State pensioners are being left “baffled” by letters from HMRC. One pensioner wrote to Tom Selby, an expert at AJ Bell, explaining they received “a notification” from HMRC for the upcoming tax year.
The letter has “caused some confusion as it indicates that the state pension is taxable”, the pensioner continued in a letter to the I paper: “I have always thought that the state pension was not taxable.”
The pensioner explained that the letter states the state pension income ‘is taxable, but tax is not taken off the payments before they are paid to you’. Mr Selby kindly stepped in to clarify the rules surrounding the state pension.
He stated: “In terms of taxation, your state pension does count towards your income for income tax purposes but is not directly taxed. In the jargon, you might be told that the payment is made ‘net of tax’, which simply means without any income tax being deducted.
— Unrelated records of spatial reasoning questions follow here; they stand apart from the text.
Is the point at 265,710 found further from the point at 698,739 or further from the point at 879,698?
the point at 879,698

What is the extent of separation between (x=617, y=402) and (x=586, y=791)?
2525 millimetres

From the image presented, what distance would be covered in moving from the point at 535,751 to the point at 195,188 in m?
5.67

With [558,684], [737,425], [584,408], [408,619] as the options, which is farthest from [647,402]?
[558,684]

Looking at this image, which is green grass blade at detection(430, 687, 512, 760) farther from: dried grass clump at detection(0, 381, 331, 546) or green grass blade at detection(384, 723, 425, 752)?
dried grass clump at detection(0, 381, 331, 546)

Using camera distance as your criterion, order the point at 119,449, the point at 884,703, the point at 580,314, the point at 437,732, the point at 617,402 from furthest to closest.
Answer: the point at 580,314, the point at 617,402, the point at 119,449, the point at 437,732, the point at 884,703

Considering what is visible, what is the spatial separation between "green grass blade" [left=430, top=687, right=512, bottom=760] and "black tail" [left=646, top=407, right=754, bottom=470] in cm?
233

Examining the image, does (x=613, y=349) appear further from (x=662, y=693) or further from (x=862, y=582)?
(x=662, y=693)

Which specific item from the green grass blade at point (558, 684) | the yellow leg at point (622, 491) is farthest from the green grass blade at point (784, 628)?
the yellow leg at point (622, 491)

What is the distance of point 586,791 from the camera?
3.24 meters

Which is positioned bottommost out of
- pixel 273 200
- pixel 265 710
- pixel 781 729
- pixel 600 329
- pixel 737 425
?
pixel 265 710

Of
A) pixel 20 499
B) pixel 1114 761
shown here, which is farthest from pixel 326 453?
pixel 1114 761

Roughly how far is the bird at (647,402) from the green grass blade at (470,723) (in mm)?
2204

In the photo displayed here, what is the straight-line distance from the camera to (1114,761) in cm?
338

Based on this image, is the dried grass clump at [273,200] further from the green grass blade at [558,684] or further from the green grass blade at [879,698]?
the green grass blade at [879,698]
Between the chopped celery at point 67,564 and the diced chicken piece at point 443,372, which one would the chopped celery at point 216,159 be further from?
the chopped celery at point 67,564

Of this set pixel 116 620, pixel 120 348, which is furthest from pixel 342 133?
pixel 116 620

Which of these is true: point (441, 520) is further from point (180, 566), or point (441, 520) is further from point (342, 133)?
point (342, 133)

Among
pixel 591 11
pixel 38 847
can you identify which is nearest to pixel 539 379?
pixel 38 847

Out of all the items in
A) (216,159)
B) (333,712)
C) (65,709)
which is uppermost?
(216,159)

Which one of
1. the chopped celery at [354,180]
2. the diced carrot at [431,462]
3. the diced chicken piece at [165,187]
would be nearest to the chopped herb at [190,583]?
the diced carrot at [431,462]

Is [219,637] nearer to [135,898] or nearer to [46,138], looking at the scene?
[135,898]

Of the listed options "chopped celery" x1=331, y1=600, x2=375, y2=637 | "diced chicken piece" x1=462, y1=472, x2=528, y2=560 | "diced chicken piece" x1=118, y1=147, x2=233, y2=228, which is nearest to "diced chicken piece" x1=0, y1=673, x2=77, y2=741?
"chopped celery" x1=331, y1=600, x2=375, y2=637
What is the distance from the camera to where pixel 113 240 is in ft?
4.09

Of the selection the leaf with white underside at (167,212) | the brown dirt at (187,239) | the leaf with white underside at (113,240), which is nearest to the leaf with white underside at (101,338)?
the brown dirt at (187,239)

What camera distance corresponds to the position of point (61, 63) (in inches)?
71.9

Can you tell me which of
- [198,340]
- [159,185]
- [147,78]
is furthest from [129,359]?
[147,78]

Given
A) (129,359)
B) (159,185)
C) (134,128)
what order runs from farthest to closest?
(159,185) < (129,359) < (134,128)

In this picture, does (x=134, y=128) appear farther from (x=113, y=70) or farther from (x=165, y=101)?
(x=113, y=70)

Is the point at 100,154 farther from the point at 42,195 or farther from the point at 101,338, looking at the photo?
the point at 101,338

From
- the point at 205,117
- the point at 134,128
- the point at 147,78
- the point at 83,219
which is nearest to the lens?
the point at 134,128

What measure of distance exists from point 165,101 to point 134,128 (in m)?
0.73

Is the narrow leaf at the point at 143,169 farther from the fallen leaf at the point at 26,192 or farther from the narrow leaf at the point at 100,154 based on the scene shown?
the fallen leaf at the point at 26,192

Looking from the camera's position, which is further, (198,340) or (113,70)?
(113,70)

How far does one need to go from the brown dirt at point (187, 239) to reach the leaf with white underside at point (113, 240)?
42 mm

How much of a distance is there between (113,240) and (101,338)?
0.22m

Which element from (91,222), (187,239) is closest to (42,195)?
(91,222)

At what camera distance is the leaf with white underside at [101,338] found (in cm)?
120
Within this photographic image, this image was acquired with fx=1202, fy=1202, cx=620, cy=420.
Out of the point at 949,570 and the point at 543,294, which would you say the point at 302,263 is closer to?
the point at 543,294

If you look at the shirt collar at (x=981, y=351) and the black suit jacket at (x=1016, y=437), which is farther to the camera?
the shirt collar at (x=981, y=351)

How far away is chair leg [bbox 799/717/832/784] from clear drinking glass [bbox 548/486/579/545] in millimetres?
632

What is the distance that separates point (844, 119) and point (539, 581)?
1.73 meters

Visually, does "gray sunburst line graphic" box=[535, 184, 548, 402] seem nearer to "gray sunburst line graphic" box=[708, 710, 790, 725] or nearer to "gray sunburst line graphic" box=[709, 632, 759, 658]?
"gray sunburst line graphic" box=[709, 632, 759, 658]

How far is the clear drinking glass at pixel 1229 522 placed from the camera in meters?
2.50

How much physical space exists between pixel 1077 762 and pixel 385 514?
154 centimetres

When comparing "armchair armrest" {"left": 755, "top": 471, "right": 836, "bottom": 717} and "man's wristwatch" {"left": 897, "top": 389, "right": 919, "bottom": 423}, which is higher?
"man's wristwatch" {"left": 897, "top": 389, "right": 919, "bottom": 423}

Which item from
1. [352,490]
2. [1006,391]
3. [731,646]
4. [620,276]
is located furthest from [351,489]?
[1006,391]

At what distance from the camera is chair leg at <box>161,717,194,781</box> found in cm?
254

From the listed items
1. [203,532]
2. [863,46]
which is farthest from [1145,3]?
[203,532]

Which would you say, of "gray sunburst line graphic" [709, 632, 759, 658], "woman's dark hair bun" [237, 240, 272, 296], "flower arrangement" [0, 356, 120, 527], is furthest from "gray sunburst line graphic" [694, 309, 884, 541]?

“It’s probably easiest to illustrate how this works with an example. Consider someone who hasn’t accumulated a 35-year National Insurance record necessary to receive the full state pension amount and so is entitled to a reduced state pension worth £9,000 per year.”
“No tax will be deducted from this income directly, but it will still consume £9,000 of their personal allowance (below which the income tax rate is 0 per cent), which in 2024/25 is set at £12,570.”
Your State Pension income is considered taxable earnings. However, it’s paid without any tax deductions. This implies that your private pension provider usually pays any Income Tax you owe, reducing your other pension income before you receive it ,reports Birmingham Live.
Your tax code informs your provider about the tax you must pay.
For instance, if you receive £5,000 annually from your private pension and £11,500 from the State Pension, your private pension provider will typically pay any tax you owe on the total £16,500 you receive.
If you don’t have other income sources and earn enough to be liable for tax, you’ll need to settle any tax yourself.